Beefy Boxes and Bandwidth Generously Provided by pair Networks
There's more than one way to do things

longest common substring (with needed tweaks)

by R56 (Sexton)
on Oct 26, 2013 at 16:26 UTC ( #1059823=perlquestion: print w/replies, xml ) Need Help??
R56 has asked for the wisdom of the Perl Monks concerning the following question:

Hey guys!

I have to make a script for the longest common substring. Since it's a 'known' problem, I searched around for a bit and stumbled across the algorithm:

my $str1 = 'stringone'; my $str2 = 'stringtwo'; my $l_length = 0; my $len1 = length $str1; my $len2 = length $str2; my @char1 = (undef, split(//, $str1)); my @char2 = (undef, split(//, $str2)); my @lc_suffix; my @substrings; for my $n1 ( 1 .. $len1 ) { for my $n2 ( 1 .. $len2 ) { if ($char1[$n1] eq $char2[$n2]) { $lc_suffix[$n1-1][$n2-1] ||= 0; $lc_suffix[$n1][$n2] = $lc_suffix[$n1-1][$n2-1] + 1; if ($lc_suffix[$n1][$n2] > $l_length) { $l_length = $lc_suffix[$n1][$n2]; @substrings = (); } if ($lc_suffix[$n1][$n2] == $l_length) { push @substrings, substr($str1, ($n1-$l_length), $l_length); } } } }

Works like a charm for a simple comparison between two predetermined strings, but my implementation requires a few tweaks:

Instead of only two predetermined strings, it has to read and compare from a previously input-fed array.

Use two limits that are already on the input. The first line of the input contains two numbers. First one tells us how many strings we should consider, second one tells us the minimum number of original strings where the substring should appear. The rest of the lines are the strings for comparison.

I'm handling the beginning like so:

open (IN, 'text.txt'); while (<IN>){ if ($_ =~ /^(\d)\s(\d)/){ $size = $1; $minmatch = $2; } else{ push(@array, $_); } }

So how could I make the other changes?

Thanks for helping!

Replies are listed 'Best First'.
Re: longest common substring (with needed tweaks)
by Athanasius (Chancellor) on Oct 27, 2013 at 04:41 UTC

    Hello R56,

    Three points:

    (1) Unless you’re sure that the first line of the data file begins with a single digit, followed by a single whitespace character, followed by a single digit, your regex will not work. You need to add quantifiers: /^(\d+)\s+(\d+)/.

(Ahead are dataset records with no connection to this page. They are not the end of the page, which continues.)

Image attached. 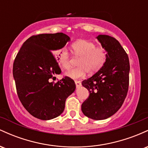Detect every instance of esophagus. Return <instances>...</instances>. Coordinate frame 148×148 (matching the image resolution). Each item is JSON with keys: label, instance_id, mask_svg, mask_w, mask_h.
Returning <instances> with one entry per match:
<instances>
[{"label": "esophagus", "instance_id": "1", "mask_svg": "<svg viewBox=\"0 0 148 148\" xmlns=\"http://www.w3.org/2000/svg\"><path fill=\"white\" fill-rule=\"evenodd\" d=\"M75 84H76V87H80V86H81V82L79 81H75Z\"/></svg>", "mask_w": 148, "mask_h": 148}]
</instances>
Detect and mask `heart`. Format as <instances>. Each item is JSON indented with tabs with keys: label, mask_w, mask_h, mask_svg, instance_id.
I'll use <instances>...</instances> for the list:
<instances>
[{
	"label": "heart",
	"mask_w": 148,
	"mask_h": 148,
	"mask_svg": "<svg viewBox=\"0 0 148 148\" xmlns=\"http://www.w3.org/2000/svg\"><path fill=\"white\" fill-rule=\"evenodd\" d=\"M74 55L80 57L78 61L79 67L66 73V76L72 79H80L86 73L95 74L106 63L107 51L103 47H97L95 42L81 40L73 43L72 46ZM58 61L60 67L64 70H69L72 67V58L65 48L58 52Z\"/></svg>",
	"instance_id": "heart-1"
}]
</instances>
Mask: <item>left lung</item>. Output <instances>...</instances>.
Instances as JSON below:
<instances>
[{"instance_id":"8db88e82","label":"left lung","mask_w":148,"mask_h":148,"mask_svg":"<svg viewBox=\"0 0 148 148\" xmlns=\"http://www.w3.org/2000/svg\"><path fill=\"white\" fill-rule=\"evenodd\" d=\"M107 51L106 63L92 76L84 80L89 91L81 105L84 114L93 120H104L115 114L126 98L130 82V60L116 39L106 35L97 37Z\"/></svg>"}]
</instances>
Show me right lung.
Segmentation results:
<instances>
[{"label":"right lung","mask_w":148,"mask_h":148,"mask_svg":"<svg viewBox=\"0 0 148 148\" xmlns=\"http://www.w3.org/2000/svg\"><path fill=\"white\" fill-rule=\"evenodd\" d=\"M69 39L62 33L33 35L15 58L13 76L18 99L35 118L48 120L59 116L66 99L75 90V83L68 76L51 81L61 73L53 51L64 47Z\"/></svg>","instance_id":"obj_1"}]
</instances>
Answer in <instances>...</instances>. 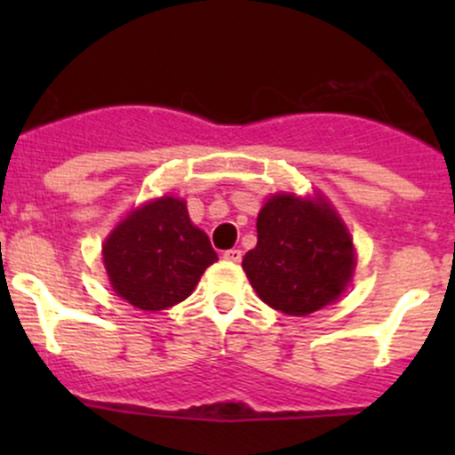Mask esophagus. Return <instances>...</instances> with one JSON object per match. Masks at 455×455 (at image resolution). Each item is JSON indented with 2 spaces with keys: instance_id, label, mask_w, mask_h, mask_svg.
Segmentation results:
<instances>
[{
  "instance_id": "esophagus-1",
  "label": "esophagus",
  "mask_w": 455,
  "mask_h": 455,
  "mask_svg": "<svg viewBox=\"0 0 455 455\" xmlns=\"http://www.w3.org/2000/svg\"><path fill=\"white\" fill-rule=\"evenodd\" d=\"M224 259H227V261H240L242 259V251L240 249L224 251Z\"/></svg>"
}]
</instances>
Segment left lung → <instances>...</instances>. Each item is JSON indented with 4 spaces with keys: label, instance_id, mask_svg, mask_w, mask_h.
Listing matches in <instances>:
<instances>
[{
    "label": "left lung",
    "instance_id": "left-lung-1",
    "mask_svg": "<svg viewBox=\"0 0 455 455\" xmlns=\"http://www.w3.org/2000/svg\"><path fill=\"white\" fill-rule=\"evenodd\" d=\"M242 266L264 304L304 316L346 291L355 249L339 215L323 200L282 194L257 215V246Z\"/></svg>",
    "mask_w": 455,
    "mask_h": 455
}]
</instances>
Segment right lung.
<instances>
[{
  "label": "right lung",
  "instance_id": "obj_1",
  "mask_svg": "<svg viewBox=\"0 0 455 455\" xmlns=\"http://www.w3.org/2000/svg\"><path fill=\"white\" fill-rule=\"evenodd\" d=\"M218 259L204 231L178 198L147 202L127 215L103 246L112 288L140 310H164L194 292Z\"/></svg>",
  "mask_w": 455,
  "mask_h": 455
}]
</instances>
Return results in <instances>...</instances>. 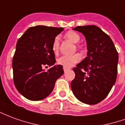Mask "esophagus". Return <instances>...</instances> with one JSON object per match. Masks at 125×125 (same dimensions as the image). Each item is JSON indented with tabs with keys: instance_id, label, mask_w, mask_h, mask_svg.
I'll use <instances>...</instances> for the list:
<instances>
[{
	"instance_id": "34e87169",
	"label": "esophagus",
	"mask_w": 125,
	"mask_h": 125,
	"mask_svg": "<svg viewBox=\"0 0 125 125\" xmlns=\"http://www.w3.org/2000/svg\"><path fill=\"white\" fill-rule=\"evenodd\" d=\"M63 70H64V72L67 71V70H70V68H68V67H65V66H63Z\"/></svg>"
}]
</instances>
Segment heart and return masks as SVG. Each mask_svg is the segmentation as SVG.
Listing matches in <instances>:
<instances>
[{
	"label": "heart",
	"mask_w": 125,
	"mask_h": 125,
	"mask_svg": "<svg viewBox=\"0 0 125 125\" xmlns=\"http://www.w3.org/2000/svg\"><path fill=\"white\" fill-rule=\"evenodd\" d=\"M65 38L71 41L74 43H78L81 40L80 35L74 31H69L65 34ZM52 50L55 53H57L59 50V37H56L54 39L52 44ZM81 55L80 54L76 53L71 55H63L57 60V63L60 65H63L65 67H72L80 62Z\"/></svg>",
	"instance_id": "b5f03b06"
}]
</instances>
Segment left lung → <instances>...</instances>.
<instances>
[{
  "mask_svg": "<svg viewBox=\"0 0 125 125\" xmlns=\"http://www.w3.org/2000/svg\"><path fill=\"white\" fill-rule=\"evenodd\" d=\"M86 38L87 57L73 70L74 79L71 88L80 102L97 104L111 91L117 76L118 55L110 37L96 26L73 28Z\"/></svg>",
  "mask_w": 125,
  "mask_h": 125,
  "instance_id": "8db88e82",
  "label": "left lung"
}]
</instances>
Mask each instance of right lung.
Listing matches in <instances>:
<instances>
[{
	"label": "right lung",
	"instance_id": "1",
	"mask_svg": "<svg viewBox=\"0 0 125 125\" xmlns=\"http://www.w3.org/2000/svg\"><path fill=\"white\" fill-rule=\"evenodd\" d=\"M63 28L31 27L19 38L13 59V81L17 91L26 98L39 101L53 91L56 81L63 74L62 65H55L52 44ZM53 67L47 71L44 65Z\"/></svg>",
	"mask_w": 125,
	"mask_h": 125
}]
</instances>
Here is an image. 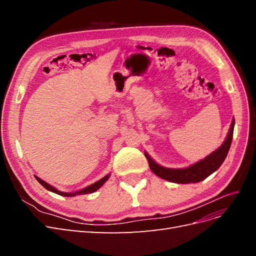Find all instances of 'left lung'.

    (2) I do not know what this means:

    The first line of the input contains two numbers. First one tells us how many strings we should consider, second one tells us the minimum number of original strings where the substring should appear.

    However, I suggest you postpone consideration of these constraints until you’ve tackled the more important problem of finding the longest common substring for 3 or more strings.

    (3) Your post implies that the general problem can be solved by “tweaking” the algorithm for finding the longest common substring between 2 strings. However, this may be harder than you think. Consider the following 3 strings:

    adam***betty ^^charlie^^^^^adam^^betty^^^^^ #####adam######charlie##

    By inspection, the longest substring common to this data set is adam. But application of your 2-string algorithm to the first 2 strings gives betty only. You need an algorithm which finds:
        the set S1 of all substrings common to strings 1 and 2,
        the set S2 of all substrings common to strings 1 and 3, and
        the set S3 of all substrings common to strings 2 and 3,
    and then finds the solution as the longest string in the intersection of S1, S2, and S3.

    A glance at Longest_common_substring_problem suggests that the algorithm you need is far from trivial. But the dynamic programming pseudocode given there should get you started in the right direction.

    Hope that helps (a little),

    Update: Improved the paragraph beginning “By inspection”.

    Athanasius <°(((><contra mundum Iustus alius egestas vitae, eros Piratica,

      Hey Athanasius!

      1) Yes, it's exactly digit-space-digit, so my regex will work.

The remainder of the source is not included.